## TEXTAUSZUG
SPORT1: Haben Neuers Leistungen etwas kaschiert, dass Deutschland eben nicht mehr die große Torhüter-Nation ist?
Köpke: Das wird sich jetzt zeigen. Es gibt immer weniger von meinen Jungs, die ich noch trainieren durfte. Bernd Leno, Kevin Trapp, Oliver Baumann - sie sind alle über 30. Marc-André ist 32. Es wird spannend sein zu sehen, wer sich da herauskristallisiert und wer in Manus Fußstapfen tritt, die schon sehr groß sind.
Ter Stegen? „War nicht leicht für ihn“
SPORT1: Marc-André ter Stegen schrieb nach Neuers Rücktritt: „Herzlichen Glückwunsch, Manuel Neuer, zu Deiner Karriere mit dem DFB-Team.“ Und weiter: „Für immer ein Weltmeister und eine Legende des deutschen Fußballs!“ Dazu applaudierende Hände. Überraschen Sie diese Worte des Rivalen?

## Auszüge aus räumlichen Fragedaten
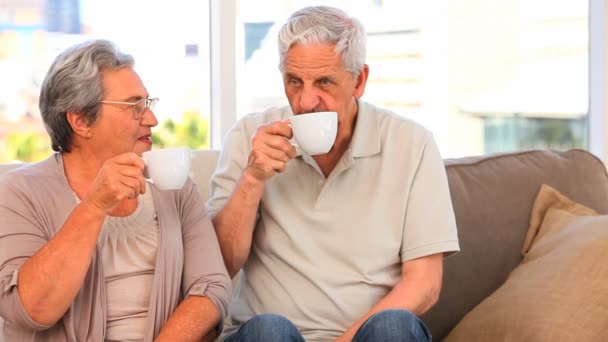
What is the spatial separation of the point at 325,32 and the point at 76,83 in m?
0.56

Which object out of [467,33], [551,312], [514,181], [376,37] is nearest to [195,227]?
[551,312]

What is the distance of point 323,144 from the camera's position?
195 cm

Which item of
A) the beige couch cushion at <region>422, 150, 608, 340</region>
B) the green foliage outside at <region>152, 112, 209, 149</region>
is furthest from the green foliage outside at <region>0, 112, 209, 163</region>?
the beige couch cushion at <region>422, 150, 608, 340</region>

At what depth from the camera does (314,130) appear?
6.32 ft

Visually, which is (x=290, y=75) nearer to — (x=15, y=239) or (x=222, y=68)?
(x=15, y=239)

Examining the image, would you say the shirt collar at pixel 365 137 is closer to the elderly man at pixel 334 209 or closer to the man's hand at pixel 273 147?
the elderly man at pixel 334 209

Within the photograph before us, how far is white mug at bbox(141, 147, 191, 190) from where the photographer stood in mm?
1798

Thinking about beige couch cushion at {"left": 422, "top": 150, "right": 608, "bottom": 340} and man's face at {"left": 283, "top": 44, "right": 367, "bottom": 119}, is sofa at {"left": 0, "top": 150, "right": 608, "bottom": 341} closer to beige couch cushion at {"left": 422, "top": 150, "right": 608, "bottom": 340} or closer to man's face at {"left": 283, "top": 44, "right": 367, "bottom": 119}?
beige couch cushion at {"left": 422, "top": 150, "right": 608, "bottom": 340}

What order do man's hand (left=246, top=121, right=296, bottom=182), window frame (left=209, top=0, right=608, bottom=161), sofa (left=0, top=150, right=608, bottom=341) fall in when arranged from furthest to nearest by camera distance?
window frame (left=209, top=0, right=608, bottom=161) < sofa (left=0, top=150, right=608, bottom=341) < man's hand (left=246, top=121, right=296, bottom=182)

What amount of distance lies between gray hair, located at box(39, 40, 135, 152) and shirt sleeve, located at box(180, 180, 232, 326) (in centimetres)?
30

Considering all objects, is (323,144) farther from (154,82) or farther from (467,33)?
(467,33)

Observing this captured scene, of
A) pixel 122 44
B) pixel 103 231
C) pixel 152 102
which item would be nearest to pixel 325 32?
pixel 152 102

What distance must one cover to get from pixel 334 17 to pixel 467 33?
1679 mm

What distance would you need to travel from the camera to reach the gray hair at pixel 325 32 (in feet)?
6.91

## IHRE AUFGABEN
a - Welche drei Torhüter nennt Köpke im Textauszug als Spieler, die alle über 30 sind?
b - Erklären Sie, womit Köpke im Textauszug begründet, dass sich die Frage nach Deutschland als Torhüter-Nation „jetzt zeigen“ wird.
c - Geben Sie an, ob die folgenden Aussagen mit dem Textauszug übereinstimmen: (i) Ter Stegen gratulierte Neuer zu seiner Karriere mit dem DFB-Team. (ii) Köpke hält Manus Fußstapfen für klein. (iii) Kevin Trapp ist laut Köpke jünger als 30.

## ÜBERSICHT DER LÖSUNGEN
a - Bernd Leno, Kevin Trapp und Oliver Baumann.

b - Köpke verweist darauf, dass es immer weniger Torhüter gibt, die er noch trainieren durfte. Bernd Leno, Kevin Trapp und Oliver Baumann sind alle über 30, und Marc-André ist 32.

c -
(i) Ja: „Herzlichen Glückwunsch, Manuel Neuer, zu Deiner Karriere mit dem DFB-Team.“
(ii) Nein: „die schon sehr groß sind“
(iii) Nein: „sie sind alle über 30“